▸ **Stated task**
Gather every line in the rows that contains the string "instances". Case must match.

────────────────────

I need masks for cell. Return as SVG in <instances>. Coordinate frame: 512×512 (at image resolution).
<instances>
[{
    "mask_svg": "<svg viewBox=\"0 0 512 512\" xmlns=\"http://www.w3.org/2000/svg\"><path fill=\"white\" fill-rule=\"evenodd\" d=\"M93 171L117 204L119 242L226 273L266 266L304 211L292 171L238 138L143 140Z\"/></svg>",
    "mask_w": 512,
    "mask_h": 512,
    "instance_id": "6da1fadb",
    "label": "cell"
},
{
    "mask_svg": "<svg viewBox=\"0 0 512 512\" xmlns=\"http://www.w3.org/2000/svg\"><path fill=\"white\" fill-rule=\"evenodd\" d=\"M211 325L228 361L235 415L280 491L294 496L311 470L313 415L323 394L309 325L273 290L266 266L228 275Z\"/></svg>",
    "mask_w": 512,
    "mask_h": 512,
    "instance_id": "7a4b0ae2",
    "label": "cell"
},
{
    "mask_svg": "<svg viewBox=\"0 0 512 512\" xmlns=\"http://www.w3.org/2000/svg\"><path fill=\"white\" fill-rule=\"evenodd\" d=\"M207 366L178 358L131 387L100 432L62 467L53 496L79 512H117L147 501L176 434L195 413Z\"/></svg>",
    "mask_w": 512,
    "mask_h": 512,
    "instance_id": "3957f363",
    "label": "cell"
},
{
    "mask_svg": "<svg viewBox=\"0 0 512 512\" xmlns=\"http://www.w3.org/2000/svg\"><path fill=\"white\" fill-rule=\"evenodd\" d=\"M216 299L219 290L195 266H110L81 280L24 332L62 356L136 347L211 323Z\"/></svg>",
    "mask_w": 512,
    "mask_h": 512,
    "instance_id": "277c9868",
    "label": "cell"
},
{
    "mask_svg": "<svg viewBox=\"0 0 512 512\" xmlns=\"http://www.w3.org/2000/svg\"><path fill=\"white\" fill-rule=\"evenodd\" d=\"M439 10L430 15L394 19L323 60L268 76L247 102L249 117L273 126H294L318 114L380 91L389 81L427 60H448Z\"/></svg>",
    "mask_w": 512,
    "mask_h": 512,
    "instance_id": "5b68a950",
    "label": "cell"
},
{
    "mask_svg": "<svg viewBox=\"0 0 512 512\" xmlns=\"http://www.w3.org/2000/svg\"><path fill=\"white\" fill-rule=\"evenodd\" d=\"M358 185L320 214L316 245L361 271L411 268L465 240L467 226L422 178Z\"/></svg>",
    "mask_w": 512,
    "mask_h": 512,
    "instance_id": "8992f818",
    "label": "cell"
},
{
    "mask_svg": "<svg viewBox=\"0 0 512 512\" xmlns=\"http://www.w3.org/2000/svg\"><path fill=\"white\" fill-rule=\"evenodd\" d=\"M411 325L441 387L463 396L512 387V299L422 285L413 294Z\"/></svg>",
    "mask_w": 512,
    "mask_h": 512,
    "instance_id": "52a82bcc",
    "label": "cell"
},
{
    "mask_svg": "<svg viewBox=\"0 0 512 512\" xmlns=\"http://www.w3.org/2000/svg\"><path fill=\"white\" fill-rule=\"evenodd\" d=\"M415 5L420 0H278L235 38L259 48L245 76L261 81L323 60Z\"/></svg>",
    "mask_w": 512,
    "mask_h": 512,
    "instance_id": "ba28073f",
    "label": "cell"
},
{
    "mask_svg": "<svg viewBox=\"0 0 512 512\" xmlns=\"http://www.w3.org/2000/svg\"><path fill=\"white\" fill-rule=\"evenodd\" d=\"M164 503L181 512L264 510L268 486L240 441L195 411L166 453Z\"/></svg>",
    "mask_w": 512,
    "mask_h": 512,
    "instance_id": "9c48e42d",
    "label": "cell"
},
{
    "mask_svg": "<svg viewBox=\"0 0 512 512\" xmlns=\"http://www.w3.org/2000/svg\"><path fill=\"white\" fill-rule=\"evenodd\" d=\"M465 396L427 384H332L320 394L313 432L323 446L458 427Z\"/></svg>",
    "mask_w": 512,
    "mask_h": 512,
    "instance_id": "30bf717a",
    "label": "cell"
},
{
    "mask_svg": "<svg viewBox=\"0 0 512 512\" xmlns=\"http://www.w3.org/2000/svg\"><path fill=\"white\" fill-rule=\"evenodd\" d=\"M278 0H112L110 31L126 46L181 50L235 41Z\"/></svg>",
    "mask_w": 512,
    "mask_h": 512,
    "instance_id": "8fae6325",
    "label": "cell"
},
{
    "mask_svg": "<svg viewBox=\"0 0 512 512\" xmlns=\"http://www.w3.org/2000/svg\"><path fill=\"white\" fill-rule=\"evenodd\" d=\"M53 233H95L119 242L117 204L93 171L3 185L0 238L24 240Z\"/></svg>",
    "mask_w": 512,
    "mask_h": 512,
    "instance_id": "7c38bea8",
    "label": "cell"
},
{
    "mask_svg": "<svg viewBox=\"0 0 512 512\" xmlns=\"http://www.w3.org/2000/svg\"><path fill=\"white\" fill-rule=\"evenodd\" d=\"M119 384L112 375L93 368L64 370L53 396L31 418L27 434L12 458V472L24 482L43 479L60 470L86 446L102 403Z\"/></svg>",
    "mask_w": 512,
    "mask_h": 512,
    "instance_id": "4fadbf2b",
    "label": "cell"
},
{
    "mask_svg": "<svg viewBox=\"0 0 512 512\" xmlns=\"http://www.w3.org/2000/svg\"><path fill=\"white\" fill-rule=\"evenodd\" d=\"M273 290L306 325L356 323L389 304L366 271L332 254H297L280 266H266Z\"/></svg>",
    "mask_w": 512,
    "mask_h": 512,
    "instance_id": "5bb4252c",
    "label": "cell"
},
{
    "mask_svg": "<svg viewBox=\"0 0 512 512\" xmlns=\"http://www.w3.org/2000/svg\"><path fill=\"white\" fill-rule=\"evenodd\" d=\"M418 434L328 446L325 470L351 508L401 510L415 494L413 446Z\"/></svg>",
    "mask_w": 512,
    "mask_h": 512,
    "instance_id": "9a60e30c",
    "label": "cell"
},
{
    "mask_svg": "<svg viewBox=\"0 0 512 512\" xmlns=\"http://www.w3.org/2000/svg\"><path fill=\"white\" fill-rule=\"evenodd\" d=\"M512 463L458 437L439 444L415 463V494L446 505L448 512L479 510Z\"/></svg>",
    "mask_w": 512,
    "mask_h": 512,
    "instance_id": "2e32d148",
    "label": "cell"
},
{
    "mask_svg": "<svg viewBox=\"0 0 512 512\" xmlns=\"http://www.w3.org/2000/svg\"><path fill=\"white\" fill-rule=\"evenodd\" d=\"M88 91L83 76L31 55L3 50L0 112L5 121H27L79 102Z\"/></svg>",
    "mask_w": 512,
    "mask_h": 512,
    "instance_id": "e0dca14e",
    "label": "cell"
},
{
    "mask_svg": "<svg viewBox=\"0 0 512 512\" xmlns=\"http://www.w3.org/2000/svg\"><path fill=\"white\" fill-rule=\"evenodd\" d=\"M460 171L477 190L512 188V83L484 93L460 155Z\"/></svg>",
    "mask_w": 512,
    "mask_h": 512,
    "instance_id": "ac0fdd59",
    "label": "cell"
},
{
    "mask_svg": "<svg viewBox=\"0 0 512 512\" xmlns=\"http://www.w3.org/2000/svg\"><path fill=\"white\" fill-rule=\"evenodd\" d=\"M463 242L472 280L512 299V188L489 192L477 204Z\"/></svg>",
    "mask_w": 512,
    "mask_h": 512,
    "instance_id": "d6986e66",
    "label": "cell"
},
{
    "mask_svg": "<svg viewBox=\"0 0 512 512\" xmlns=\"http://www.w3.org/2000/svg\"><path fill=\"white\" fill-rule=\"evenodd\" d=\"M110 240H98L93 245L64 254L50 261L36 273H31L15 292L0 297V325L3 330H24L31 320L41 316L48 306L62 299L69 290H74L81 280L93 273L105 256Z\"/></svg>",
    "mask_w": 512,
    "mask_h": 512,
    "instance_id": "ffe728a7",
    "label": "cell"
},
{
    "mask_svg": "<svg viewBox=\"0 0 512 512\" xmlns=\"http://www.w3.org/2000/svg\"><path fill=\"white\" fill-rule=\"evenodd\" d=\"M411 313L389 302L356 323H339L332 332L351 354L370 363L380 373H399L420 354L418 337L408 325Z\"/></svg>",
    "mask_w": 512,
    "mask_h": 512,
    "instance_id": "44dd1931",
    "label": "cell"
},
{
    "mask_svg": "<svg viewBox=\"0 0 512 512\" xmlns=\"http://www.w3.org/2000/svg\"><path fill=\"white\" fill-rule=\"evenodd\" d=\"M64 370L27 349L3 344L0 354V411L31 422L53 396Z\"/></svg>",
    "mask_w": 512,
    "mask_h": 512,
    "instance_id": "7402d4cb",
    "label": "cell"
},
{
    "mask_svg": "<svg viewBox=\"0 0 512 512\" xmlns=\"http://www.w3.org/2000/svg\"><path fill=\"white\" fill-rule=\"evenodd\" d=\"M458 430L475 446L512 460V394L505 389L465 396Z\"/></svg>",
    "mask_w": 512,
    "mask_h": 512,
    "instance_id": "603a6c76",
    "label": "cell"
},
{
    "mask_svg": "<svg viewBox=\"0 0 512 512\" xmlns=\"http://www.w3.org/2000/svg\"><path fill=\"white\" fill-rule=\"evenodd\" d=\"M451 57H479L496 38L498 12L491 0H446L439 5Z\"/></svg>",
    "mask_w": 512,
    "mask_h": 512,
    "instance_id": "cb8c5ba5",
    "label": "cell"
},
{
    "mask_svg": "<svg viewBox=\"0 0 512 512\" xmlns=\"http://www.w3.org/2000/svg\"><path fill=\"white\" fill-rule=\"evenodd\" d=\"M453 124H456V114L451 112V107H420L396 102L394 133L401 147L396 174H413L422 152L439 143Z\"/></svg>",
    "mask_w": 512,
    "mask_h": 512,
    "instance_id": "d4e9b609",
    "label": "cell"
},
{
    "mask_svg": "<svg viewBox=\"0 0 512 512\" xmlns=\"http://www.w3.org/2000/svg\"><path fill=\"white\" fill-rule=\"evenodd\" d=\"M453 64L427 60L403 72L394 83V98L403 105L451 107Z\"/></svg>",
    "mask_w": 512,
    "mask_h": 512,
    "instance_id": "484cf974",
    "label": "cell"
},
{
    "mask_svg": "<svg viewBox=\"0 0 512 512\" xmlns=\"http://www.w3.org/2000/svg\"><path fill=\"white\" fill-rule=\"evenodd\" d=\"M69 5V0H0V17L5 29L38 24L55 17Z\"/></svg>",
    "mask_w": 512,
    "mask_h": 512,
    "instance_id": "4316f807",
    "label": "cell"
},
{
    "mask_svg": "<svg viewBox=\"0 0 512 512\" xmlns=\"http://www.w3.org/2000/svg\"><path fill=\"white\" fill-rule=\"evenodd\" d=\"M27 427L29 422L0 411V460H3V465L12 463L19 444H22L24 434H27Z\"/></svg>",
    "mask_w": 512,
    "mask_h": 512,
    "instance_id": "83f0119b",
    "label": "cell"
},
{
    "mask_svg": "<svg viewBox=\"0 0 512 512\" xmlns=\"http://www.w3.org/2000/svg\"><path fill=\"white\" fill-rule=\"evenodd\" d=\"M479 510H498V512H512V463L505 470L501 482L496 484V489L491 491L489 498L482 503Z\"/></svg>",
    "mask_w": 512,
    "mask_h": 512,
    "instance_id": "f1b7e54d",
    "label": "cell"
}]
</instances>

────────────────────

▸ **The output**
I need masks for cell. Return as SVG in <instances>. Coordinate frame: 512×512 (at image resolution).
<instances>
</instances>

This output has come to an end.